Consistent with the state’s focus on renewable development, the statute discourages the use of diesel back up generators in Microgrids.
The CPUC’s decision, part of a longer implementation process, requires public input, followed by conforming tariff changes and compliance reports to identify progress in implementation.
In the public meetings, SDG&E, PG&E, and SCE must propose and review pre-approved uniform single line microgrid interconnection diagrams, thus expediting interconnection of Microgrids. Further, the three utilities must develop templates for applications for interconnection of three types of Microgrids:
- Distribution level interconnection of storage equipment with < 10 kW of capacity that will not export to the grid;
- Storage systems that are incorporated into net metered systems of < 30 kW of solar and <10 kW of storage; and
- Net metered solar systems of <30 kW.
In addition, the CPUC required the three utilities to submit tariffs for approval concerning:
- Safety and reliability technical criteria for determining when Microgrid installations need field inspections ; and
- The process that utilities will use for accepting video or other photographic evidence in lieu (“virtual inspections”) of an in-person inspection.

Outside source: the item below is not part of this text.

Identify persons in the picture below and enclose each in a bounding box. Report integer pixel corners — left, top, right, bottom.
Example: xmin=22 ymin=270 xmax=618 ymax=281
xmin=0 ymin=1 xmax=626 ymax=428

The CPUC required the utilities to update their technical documents and handbooks to provide examples of project types for which utilities expect to allow virtual inspections.
To implement this process, the CPUC authorized the utilities to hire additional staff and information technology resources to their interconnection study and distribution upgrade teams.
In addition to the above process, the CPUC required SDG&E, PG&E, and SCE to file tariffs allowing customers with Microgrid systems to charge their battery systems from the grid in advance of a noticed PSPS event and to remove the size limit on battery systems charged by solar generators in their respective net metering tariffs. Previously, the discharge capacity of such net-metered storage was not permitted to exceed the net metered generator’s maximum capacity, and the maximum energy discharged by the storage device could not exceed 12.5 hours of storage per kW.
The CPUC ordered the utilities to meet with affected municipal and tribal governments to provide greater transparency on grid operations. The meetings are to include:
education about, at a minimum, how the electric transmission system and distribution system operates in the area, local grid topology and circuit configuration, electric transmission and distribution infrastructure investment and operational plans, weather and climatology analysis predictions for future PSPS events, predictive scenarios, and a reflection on local and tribal government input.
The utilities also must identify opportunities for greater governmental input and participation, such as an “access-restricted portal” to information on additional “in front of the meter microgrid development opportunities.”
Finally, the CPUC addressed several elements of the wildfire preparation plans prepared by PG&E. In particular, the CPUC approved several measures for preparedness, but limited its approval to the 2020 wildfire season. These plans allow “mobile, temporarily-sited distributed generation at substations, mid-feeder line segments serving commercial corridors and commercial facilities, and backup power support for societal continuity during PSPS events, including backup power for Community Resource Centers.” The CPUC temporarily allowed PG&E to use mobile, distributed, diesel generation, subject to reporting on PG&E’s need for, and usage of, diesel generation.
The timetable for implementation of each element of the CPUC’s decision varies between 30 and 60 days. The CPUC has not yet issued a schedule regarding Tracks 2 and 3 of the Rulemaking proceeding.